Mister, ever the awkward accountant no matter how much he peacocked or peacoated, fought and scratched—her self-conscious Dandy Lion, stood by in his white checkered suit allowing the corner of his mouth to twitch from the deluge of mocking laughter it held at bay.
What was with those ridiculous sunglasses? was the foremost and apropos thing on Mademoiselle’s mind before decorum subsumed it with ‘more important, immediate’ thoughts:
“You’re too kind,” she replied.
“Funny how my virtue always repels you,” he feigned wounded, “Your cruelty only attracts me.”
“Like a gadfly to—”
“Shush, now. Crass talk diminishes us.”
“My sweet mockingbird… I’ve heard one too many of your songs.”
“What good are songs without dances? You already on your back foot.”
Instinct swam back to the surface; Mister was never a wit: nit or otherwise. No resistance was made when her trembling hand hesitated reaching for the sunglasses on Mister’s face.
Horror!
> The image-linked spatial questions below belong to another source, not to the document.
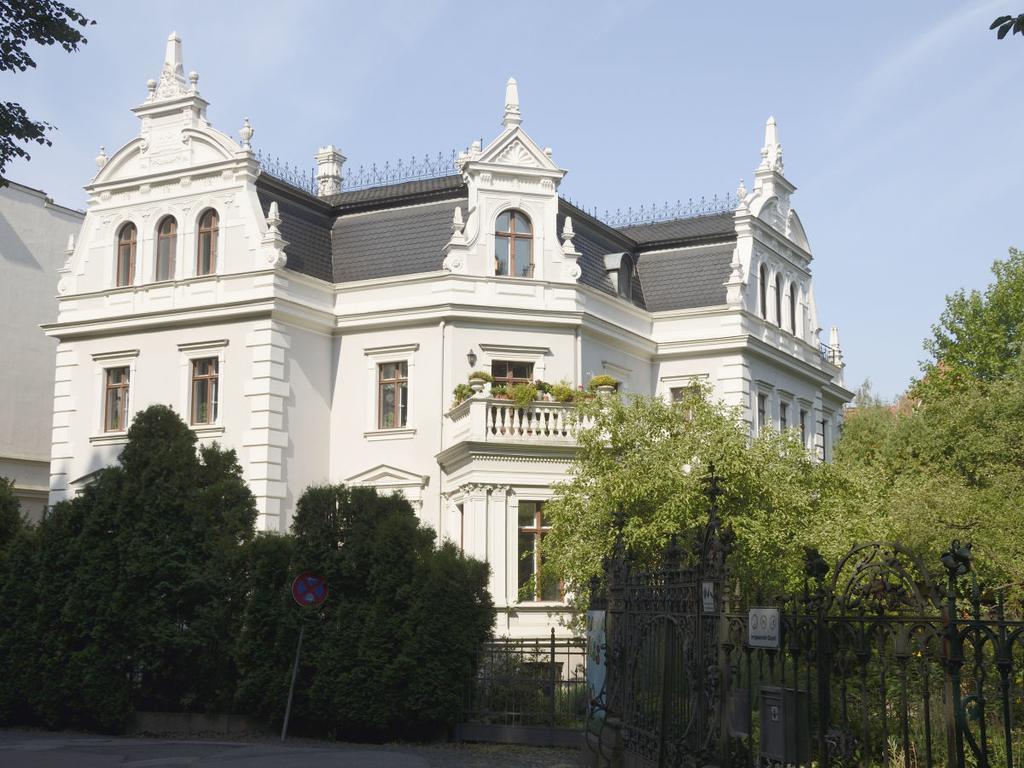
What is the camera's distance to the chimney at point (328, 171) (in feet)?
128

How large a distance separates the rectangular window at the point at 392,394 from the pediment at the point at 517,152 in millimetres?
5648

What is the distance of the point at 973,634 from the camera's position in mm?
7926

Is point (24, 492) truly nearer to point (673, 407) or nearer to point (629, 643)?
point (673, 407)

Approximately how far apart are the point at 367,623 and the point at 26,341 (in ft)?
78.5

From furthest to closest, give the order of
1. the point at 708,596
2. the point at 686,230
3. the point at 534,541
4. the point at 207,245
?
the point at 686,230, the point at 207,245, the point at 534,541, the point at 708,596

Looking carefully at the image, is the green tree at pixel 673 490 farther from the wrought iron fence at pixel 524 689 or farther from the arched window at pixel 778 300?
the arched window at pixel 778 300

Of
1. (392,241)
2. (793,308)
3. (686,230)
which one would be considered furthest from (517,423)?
(793,308)

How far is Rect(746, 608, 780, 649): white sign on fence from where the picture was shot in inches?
352

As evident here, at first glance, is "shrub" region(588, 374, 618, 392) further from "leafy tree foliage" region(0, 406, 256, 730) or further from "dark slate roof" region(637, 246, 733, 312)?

Abomination!
“Dinclinsin!” Mademoiselle spat out, slur drooling on heavy lips, “WHAT HAVE YOU DONE TO HIS EYES!?”
Pale blue irises wilted on white mounds,
stems cut
awash in saltwater
surrounded by a splotchy white strip where
nurtured soil with its light fragrance of cocoa and shea butter
had been chemical blasted into white sand,
no longer blooming at the sight of her
or any stimulus at all.
In thrall to no horizon beyond that vacant
endless beach CHARLOTTE and CHARLOTTE twice more!
“I’ve missed you,” Mister’s lips flapped.
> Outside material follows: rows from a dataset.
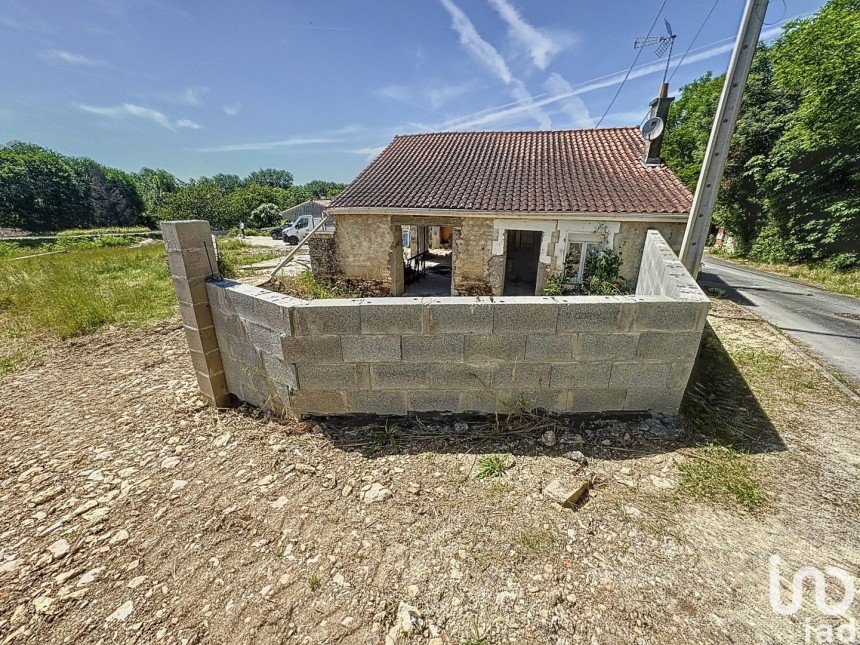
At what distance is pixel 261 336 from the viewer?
3.33 metres

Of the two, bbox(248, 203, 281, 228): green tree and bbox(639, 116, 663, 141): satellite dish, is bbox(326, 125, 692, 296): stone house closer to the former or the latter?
bbox(639, 116, 663, 141): satellite dish

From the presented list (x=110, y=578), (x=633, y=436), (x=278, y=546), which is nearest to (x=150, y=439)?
(x=110, y=578)

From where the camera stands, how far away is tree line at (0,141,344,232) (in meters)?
38.5

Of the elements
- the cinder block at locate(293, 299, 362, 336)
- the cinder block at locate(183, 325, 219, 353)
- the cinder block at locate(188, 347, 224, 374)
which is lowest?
the cinder block at locate(188, 347, 224, 374)

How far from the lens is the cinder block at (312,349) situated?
316 cm

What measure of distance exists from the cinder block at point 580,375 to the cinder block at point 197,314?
3.67m

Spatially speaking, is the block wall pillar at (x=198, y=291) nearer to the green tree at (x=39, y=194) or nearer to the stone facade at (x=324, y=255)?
the stone facade at (x=324, y=255)

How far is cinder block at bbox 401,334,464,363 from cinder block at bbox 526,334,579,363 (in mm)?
657

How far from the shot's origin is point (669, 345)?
10.4ft

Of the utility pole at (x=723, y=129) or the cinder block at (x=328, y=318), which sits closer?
the cinder block at (x=328, y=318)

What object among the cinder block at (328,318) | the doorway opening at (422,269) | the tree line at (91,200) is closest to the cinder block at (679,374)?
the cinder block at (328,318)

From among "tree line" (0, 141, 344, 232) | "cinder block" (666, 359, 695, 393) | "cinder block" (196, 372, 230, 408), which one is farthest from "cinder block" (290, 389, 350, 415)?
"tree line" (0, 141, 344, 232)

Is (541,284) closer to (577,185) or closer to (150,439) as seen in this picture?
(577,185)

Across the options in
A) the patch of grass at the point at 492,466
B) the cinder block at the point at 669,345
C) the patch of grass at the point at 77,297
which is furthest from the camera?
the patch of grass at the point at 77,297
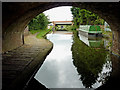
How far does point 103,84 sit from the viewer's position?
13.9 feet

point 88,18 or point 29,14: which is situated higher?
point 88,18

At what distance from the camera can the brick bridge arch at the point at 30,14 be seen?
5.24 meters

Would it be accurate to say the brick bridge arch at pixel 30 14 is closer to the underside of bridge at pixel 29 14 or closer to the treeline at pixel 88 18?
the underside of bridge at pixel 29 14

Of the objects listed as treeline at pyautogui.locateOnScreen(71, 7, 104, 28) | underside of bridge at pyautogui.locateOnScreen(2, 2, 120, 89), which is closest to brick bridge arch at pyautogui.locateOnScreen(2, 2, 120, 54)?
underside of bridge at pyautogui.locateOnScreen(2, 2, 120, 89)

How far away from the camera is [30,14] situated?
837 cm

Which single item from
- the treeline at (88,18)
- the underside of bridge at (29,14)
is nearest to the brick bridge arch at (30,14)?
the underside of bridge at (29,14)

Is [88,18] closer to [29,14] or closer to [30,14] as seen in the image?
[30,14]

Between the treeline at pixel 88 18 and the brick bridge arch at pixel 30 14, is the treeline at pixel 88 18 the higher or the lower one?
the higher one

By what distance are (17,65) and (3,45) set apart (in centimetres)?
288

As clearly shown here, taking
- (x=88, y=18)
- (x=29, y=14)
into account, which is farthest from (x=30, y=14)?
(x=88, y=18)

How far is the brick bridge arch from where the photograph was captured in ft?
17.2

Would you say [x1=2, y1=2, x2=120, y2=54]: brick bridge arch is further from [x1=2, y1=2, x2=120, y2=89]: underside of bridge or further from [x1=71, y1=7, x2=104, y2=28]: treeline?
[x1=71, y1=7, x2=104, y2=28]: treeline

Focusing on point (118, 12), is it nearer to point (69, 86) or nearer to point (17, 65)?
point (69, 86)

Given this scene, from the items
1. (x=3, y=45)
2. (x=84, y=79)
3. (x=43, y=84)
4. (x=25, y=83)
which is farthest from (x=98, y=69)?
(x=3, y=45)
The lightheadedness seizing her wasn’t mere terror. A second gentleman caught in her periphery clasped her head and neck from behind, somehow both firm and delicate, holding her in his arms speckled with roses as she fell backward.
“I’ve made special accommodations in anticipation of your arrival, Agent CHARLOTTE,” Rosemund taunted, baring teeth in the shape of a smile.
Rosemund thinks I’m CHARLOTTE!
Rabbit-Caution, dragged and drugged, couldn’t escape her trap closed tight as a vise.
I have to warn him! Have to—
“You’re guest-of-honor at this little Black Soirée.” Rosemund said to Mademoiselle’s unconscious body, undisturbed, “Welcome.”